DIE AUFGABE:
Beantworte anhand des folgenden Textes über das Lichtermeer diese drei Fragen:
(a) Wie viele Flugblätter gegen das FPÖ-Volksbegehren wurden an den Sonntagen zuvor österreichweit nach den Gottesdiensten verteilt?
(b) Welche diözesanen Hirten standen in Linz und Innsbruck an den Rednerpulten?
(c) Wen besucht Kardinal Christoph Schönborn in der Wiener Votivkirche?

VORLIEGENDER TEXT:
____________________
Dass dieser landesweite Aufschrei jedoch im Schulterschluss mit der katholischen Kirche, genauer, mit dem katholischen Aktivsegment im Land erreicht wurde, darüber schweigen die Reminisenzen an den Jänner 1993. Solch noble Zurückhaltung ist ärgerlich, weil es ein Narrativ bestärkt, das die religiöse Komponente der Ereignisse schlicht negiert.

Nachgereichte Fakten

Nur ein paar Fakten nachgereicht: Die damalige Generalsekretärin der Katholischen Aktion, Ruth Steiner, erreichte, dass zu Beginn des Lichtermeeres in Wien beinahe alle Kirchenglocken läuteten, obwohl Kardinal Hans Hermann Groër das eigentlich untersagt hatte. Steiner rief aber alle Pfarrer der Stadt an und handelte mit ihnen das Läuten aus. Und österreichweit waren an den Sonntagen zuvor nach den Gottesdiensten 750.000 Flugblätter mit Argumenten gegen das FPÖ-Volksbegehren verteilt worden.

Bei den Kundgebungen standen auch Bischöfe an den Rednerpulten - in Wien Kardinal Franz König sowie der damalige Weihbischof Florian Kunter, in Linz und Innsbruck die diözesanen Hirten Maximilian Aichern und Reinhold Stecher. Das alles mag als Hinweis dafür gelten, wie sehr sich das katholische Österreich traute, gesellschaftlich Farbe zu bekennen.

Dass 20 Jahre später davon niemand mehr spricht, ist eine Geschichtsklitterung. Denn ohne die Meriten der links(liberale)n Reichshälfte schmälern zu wollen: Das Lichtermeer und sein Aufschrei wären ohne den Schulterschluss zwischen Christen und politischen Humanisten des Landes nie so markant geworden. Es ist beileibe keine katholische Larmoyanz, darauf zu bestehen, dass das Narrativ des Lichtermeers auch dessen christlichen Anteil einschließen muss.

Schönborns wichtiges Zeichen

Und das alles stellt eigentlich eine gefährliche Erinnerung dar.

Zum einen innerkirchlich: Denn der beschriebene katholische "Erfolg“ ist heute nicht mehr wiederholbar. Der Blick zurück zeigt dennoch, wie wichtig es ist, wenn sich Christinnen und Christen als Gesprächs- und Kooperationspartner anderer Teile der Zivilgesellschaft positionieren. Es bleibt natürlich unbestreitbar, dass jedenfalls in Ausländer- und Flüchtlingsfragen die Christen des Landes nach wie an vorderer Stelle tätig sind. Und dass etwa die gegenwärtigen Besuche von Kardinal Christoph Schönborn bei den Hungerstreikenden in der Wiener Votivkirche ein wichtiges, ja unabdingbares Zeichen der Solidarität darstellen. Dass der FPÖ-Chef den Kardinal dazu in impertinenter Weise qualifiziert hat, bestärkt Schönborns Handeln eindrücklich.

Zum anderen ist auch die nicht kirchliche Zivilgesellschaft in der Pflicht: In der Ausländer- und Asylpolitik Österreichs haben die Populisten viel zu viel erreicht. Die Christen ("Was ihr dem Geringsten tut, das habt ihr mir getan …“?!) und alle anderen "Menschen guten Willens“ müssten da vereint etwas zu bewegen suchen.

Im Übrigen würden auch die dieser Tage so gelobten André Hellers & Co. kaum mehr Hundertausende mobilsieren können. Deren Reichshälfte wäre somit gleichfalls gut beraten, sich um das Gespräch und die gemeinsame Basis eines übergreifenden Humanismus im Land zu mühen.
____________________
DATENSÄTZE:

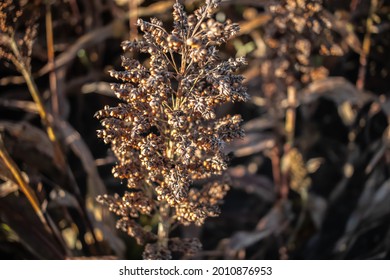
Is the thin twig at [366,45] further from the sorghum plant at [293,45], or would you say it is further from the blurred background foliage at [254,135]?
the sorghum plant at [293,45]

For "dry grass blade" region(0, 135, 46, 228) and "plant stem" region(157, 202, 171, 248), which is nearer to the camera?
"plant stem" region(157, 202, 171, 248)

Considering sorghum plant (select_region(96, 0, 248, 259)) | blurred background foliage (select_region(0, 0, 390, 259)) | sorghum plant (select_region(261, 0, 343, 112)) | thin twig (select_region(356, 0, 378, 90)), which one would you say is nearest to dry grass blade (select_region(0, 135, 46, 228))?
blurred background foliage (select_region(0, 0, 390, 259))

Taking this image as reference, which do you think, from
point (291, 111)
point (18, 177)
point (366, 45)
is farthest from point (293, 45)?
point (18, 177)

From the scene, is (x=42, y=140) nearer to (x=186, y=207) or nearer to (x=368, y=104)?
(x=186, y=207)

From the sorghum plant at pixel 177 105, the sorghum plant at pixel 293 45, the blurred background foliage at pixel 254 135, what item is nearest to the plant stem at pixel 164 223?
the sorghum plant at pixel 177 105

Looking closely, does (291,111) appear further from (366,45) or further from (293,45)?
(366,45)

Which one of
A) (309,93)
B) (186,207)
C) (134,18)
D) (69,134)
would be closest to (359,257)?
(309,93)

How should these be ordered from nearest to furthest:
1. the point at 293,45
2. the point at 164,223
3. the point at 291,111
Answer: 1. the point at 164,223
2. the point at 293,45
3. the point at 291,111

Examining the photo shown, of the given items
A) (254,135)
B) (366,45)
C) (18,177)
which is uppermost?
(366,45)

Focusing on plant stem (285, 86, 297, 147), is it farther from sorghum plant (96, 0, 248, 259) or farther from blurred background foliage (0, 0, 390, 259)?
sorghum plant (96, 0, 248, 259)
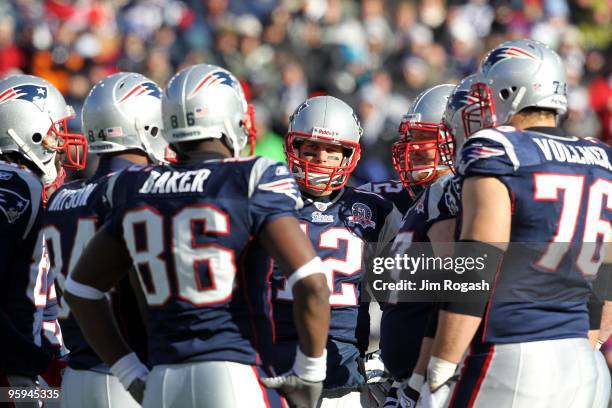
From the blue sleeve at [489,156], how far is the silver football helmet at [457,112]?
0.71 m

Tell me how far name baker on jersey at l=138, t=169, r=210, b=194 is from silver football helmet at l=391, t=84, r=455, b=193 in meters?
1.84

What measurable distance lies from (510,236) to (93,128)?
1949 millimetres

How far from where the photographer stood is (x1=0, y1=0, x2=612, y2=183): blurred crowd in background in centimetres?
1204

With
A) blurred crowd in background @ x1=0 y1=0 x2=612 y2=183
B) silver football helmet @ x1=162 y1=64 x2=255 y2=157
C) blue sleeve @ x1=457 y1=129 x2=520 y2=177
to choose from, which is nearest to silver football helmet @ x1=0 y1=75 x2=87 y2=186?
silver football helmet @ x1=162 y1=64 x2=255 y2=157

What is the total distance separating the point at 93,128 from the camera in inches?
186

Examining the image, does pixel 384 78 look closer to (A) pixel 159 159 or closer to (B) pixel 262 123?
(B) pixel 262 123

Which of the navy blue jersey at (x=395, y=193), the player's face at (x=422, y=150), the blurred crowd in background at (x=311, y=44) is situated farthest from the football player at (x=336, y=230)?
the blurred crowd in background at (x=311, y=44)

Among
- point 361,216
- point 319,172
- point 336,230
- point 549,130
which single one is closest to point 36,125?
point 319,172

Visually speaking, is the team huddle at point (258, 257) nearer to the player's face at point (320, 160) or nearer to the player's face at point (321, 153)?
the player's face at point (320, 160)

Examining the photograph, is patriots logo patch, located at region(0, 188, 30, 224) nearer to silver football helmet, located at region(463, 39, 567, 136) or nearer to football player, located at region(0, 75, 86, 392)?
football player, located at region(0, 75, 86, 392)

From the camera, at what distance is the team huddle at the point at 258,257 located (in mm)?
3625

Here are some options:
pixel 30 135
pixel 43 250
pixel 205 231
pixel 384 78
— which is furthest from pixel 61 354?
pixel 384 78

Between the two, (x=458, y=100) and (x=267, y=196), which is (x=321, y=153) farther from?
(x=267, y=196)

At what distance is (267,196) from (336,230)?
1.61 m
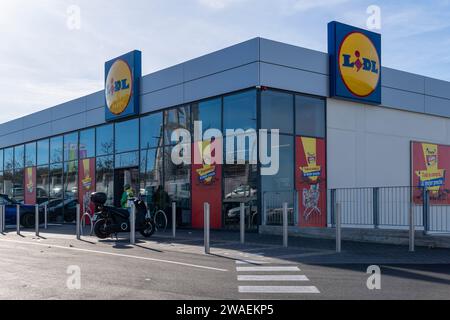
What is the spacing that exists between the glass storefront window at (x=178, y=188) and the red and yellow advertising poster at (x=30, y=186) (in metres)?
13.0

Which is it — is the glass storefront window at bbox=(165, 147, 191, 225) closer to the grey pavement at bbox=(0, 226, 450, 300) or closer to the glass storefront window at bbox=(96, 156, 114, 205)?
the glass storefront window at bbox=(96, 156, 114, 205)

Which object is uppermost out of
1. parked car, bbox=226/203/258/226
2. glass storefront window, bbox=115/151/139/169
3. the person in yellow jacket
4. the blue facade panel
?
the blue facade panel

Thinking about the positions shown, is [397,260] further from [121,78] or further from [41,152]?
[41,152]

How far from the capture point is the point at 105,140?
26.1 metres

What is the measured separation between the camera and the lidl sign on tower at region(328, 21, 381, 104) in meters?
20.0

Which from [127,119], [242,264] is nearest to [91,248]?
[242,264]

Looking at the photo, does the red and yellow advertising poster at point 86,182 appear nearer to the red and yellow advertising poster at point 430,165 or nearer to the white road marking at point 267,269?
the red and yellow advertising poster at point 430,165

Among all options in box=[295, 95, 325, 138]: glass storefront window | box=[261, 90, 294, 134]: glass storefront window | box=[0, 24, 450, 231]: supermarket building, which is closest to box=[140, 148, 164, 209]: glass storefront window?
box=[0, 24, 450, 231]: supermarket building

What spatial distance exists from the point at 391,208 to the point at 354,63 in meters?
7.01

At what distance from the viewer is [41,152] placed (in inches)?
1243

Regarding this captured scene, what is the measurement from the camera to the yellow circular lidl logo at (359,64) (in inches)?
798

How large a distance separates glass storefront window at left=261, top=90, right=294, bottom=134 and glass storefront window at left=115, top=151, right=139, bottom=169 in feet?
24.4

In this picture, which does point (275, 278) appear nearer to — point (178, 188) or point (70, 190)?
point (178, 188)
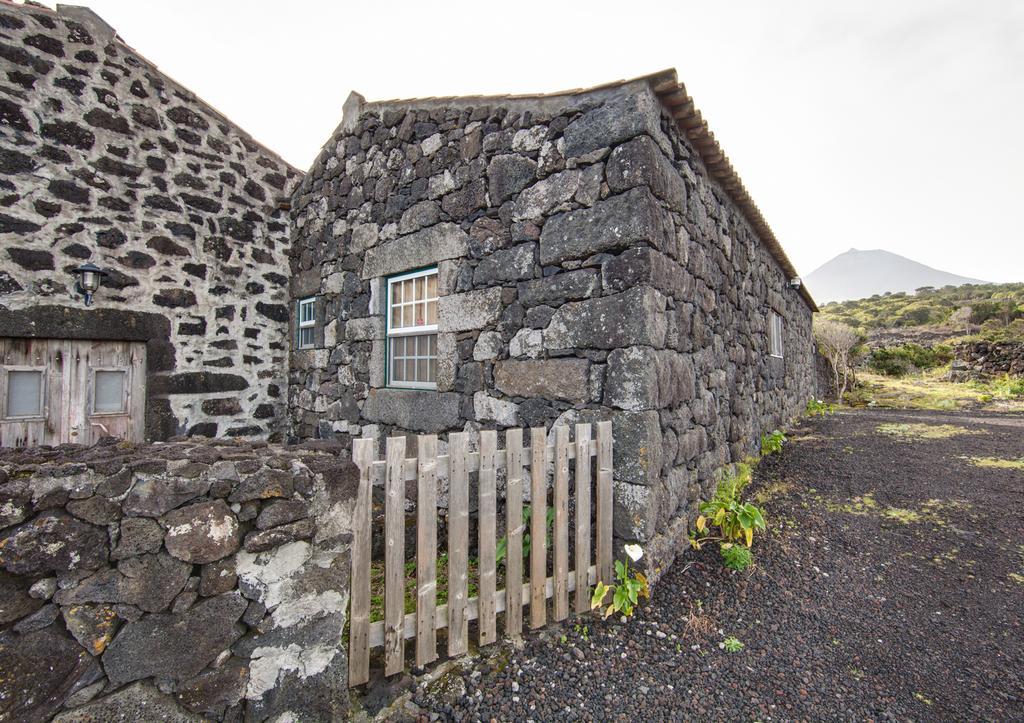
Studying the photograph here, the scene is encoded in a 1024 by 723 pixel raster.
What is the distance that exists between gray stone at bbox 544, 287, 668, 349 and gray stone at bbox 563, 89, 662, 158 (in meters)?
____________________
ERGEBNIS DER AUFGABE:
(a) 750.000 Flugblätter
(b) Maximilian Aichern und Reinhold Stecher
(c) Die Hungerstreikenden